### QUOTED TEXT
<<<<
The Newton Wigner eigenstates are given by

[tex]\psi (x) = \sqrt{\omega (\vec{p})} e^{-i\vec{p}\cdot\vec{q_0}[/tex]

(a state localized at position [tex]q_0[/tex] at a time t).

Then the transformed state can be written as (in a basis [tex]{|\vec{q}\rangle}[/tex] of Newton Wigner eigenstates)

[tex]\langle \vec{q} | \psi '\rangle = \int \frac{d^3p}{(2\pi)^{3/2}\omega} \langle \vec{q}|\vec{p}\rangle \langle{\vec{p}|\psi '\rangle[/tex]

where [tex]\psi'[/tex] denotes the Lorentz transformed state. The integral measure has a factor of [tex]\omega[/tex] in the denominator in order to be Lorentz invariant and [tex]\langle \vec{q}|\vec{p}\rangle = (2\pi)^{-3/2} e^{i\vec{p}\cdot\vec{q}}[/tex].
>>>>
### TO DO
#1 In the Newton Wigner excerpt, what does ψ′ denote?
#2 Rewrite the Newton Wigner excerpt from "The Newton Wigner" to "Newton Wigner eigenstates)", switching "eigenstates" to "basis states".

### EXTRACTED INFORMATION
<<<<
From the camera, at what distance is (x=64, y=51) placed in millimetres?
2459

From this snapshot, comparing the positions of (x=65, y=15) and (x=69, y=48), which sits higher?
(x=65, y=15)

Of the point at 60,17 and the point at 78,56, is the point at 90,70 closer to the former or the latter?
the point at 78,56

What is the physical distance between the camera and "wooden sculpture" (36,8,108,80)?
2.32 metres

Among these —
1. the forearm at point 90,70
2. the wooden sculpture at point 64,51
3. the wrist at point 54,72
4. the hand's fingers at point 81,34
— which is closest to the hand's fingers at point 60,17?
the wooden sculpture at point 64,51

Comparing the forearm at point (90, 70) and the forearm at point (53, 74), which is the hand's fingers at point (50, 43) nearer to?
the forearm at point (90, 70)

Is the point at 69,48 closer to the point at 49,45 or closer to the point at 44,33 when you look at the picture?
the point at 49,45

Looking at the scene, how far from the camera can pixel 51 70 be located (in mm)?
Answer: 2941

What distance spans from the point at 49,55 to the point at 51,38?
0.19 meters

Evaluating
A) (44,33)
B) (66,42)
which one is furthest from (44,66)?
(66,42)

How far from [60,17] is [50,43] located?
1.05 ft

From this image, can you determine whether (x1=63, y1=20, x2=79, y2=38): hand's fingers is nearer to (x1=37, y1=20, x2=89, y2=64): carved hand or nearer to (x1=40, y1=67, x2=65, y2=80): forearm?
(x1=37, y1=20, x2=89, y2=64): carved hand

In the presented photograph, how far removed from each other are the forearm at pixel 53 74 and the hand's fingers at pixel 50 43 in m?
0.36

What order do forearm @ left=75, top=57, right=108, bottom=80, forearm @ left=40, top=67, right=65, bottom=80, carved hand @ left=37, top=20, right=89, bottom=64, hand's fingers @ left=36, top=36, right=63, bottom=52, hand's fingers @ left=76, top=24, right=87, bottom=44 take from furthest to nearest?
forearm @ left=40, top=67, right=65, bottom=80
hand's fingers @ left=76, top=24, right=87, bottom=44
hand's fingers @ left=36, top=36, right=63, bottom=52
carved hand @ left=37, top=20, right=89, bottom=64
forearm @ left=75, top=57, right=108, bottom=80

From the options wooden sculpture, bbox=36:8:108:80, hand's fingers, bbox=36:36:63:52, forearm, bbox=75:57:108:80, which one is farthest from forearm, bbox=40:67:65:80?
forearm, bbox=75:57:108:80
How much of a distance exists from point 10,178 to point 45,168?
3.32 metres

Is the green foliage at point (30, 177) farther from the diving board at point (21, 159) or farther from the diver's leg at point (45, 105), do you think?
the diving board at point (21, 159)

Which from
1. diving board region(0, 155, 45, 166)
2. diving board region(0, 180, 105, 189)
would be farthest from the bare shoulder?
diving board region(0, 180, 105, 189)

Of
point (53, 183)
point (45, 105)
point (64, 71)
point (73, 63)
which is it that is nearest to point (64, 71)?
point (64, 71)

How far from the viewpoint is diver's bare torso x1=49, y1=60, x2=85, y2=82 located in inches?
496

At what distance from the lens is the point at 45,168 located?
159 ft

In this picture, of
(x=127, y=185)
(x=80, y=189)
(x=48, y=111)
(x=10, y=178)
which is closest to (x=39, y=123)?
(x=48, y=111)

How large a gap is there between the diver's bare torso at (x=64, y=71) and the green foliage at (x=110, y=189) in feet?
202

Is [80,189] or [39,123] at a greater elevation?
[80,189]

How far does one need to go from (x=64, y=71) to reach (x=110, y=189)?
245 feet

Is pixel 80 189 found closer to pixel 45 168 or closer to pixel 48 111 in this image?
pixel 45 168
>>>>
### TASK-BY-TASK SOLUTIONS
#1 The Lorentz transformed state.

#2
The Newton Wigner basis states are given by

[tex]\psi (x) = \sqrt{\omega (\vec{p})} e^{-i\vec{p}\cdot\vec{q_0}[/tex]

(a state localized at position [tex]q_0[/tex] at a time t).

Then the transformed state can be written as (in a basis [tex]{|\vec{q}\rangle}[/tex] of Newton Wigner basis states)